Untitled

import random
from tkinter import *

class Connect4:
    def __init__(self, rowCount, colCount, circleSize, window):
        self.margin = 25
        self.rowCount = rowCount
        self.colCount = colCount
        self.circleSize = circleSize
        self.circleSpacing = 10
        self.messageSize = 15
        self.width = self.colCount * (self.circleSize + self.circleSpacing)
        self.height = self.rowCount * (self.circleSize + self.circleSpacing) + self.messageSize*4
        self.window = window
        self.data = []
        self.frame = Frame(window)
        self.frame.pack()
        self.diameter = self.circleSize #self.rowCount * self.colCount
        self.initialColor = 'white'
        self.resetButton = Button(self.frame, text='Restart', command=self.restartGame)
        self.resetButton.place(x=340, y=0)
        self.quitButton = Button(self.frame, text='Quit', command=self.quitGame)
        self.quitButton.pack(side=TOP)
        self.draw = Canvas(self.frame, height=self.height, width=self.width)
        self.draw.bind('<Button-1>', self.mouseInput)
        self.circles = []
        self.colors = []
        self.ox = 'X'
        y = self.circleSpacing
        for row in range(self.rowCount):
            circleRow = []
            colorRow = []
            x = self.circleSpacing
            for col in range(self.colCount):
                circleRow += [self.draw.create_oval(x, y, x + self.diameter, y + self.diameter, fill=self.initialColor)]
                colorRow += [self.initialColor]
                x += self.diameter + self.circleSpacing
            self.circles += [circleRow]
            self.colors += [colorRow]
            y += self.diameter + self.circleSpacing
        self.message = self.draw.create_text(self.messageSize, self.height-self.messageSize, text=f'{self.ox}\'s turn!', anchor='w', font='Courier 27')
        for row in range(self.rowCount):
            boardRow = []
            for col in range(self.colCount):
                boardRow += [' ']
            self.data += [boardRow]
        self.draw.pack(padx = self.margin, pady = self.margin)

- _Provided data_:
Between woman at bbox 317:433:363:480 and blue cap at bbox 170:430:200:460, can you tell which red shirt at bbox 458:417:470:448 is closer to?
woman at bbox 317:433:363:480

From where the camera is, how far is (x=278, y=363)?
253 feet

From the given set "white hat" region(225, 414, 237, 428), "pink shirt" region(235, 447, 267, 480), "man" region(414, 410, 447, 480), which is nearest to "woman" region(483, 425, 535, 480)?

- _Task set_:
(1) Please translate the on-screen message "{self.ox}'s turn!" from the Connect4 code into Spanish.
(2) Count the lines of the records that contain the word "woman" and give only that number.
The records have no connection to the Connect4 code.

- _Solutions by task_:
(1) ¡Turno de {self.ox}!

(2) 3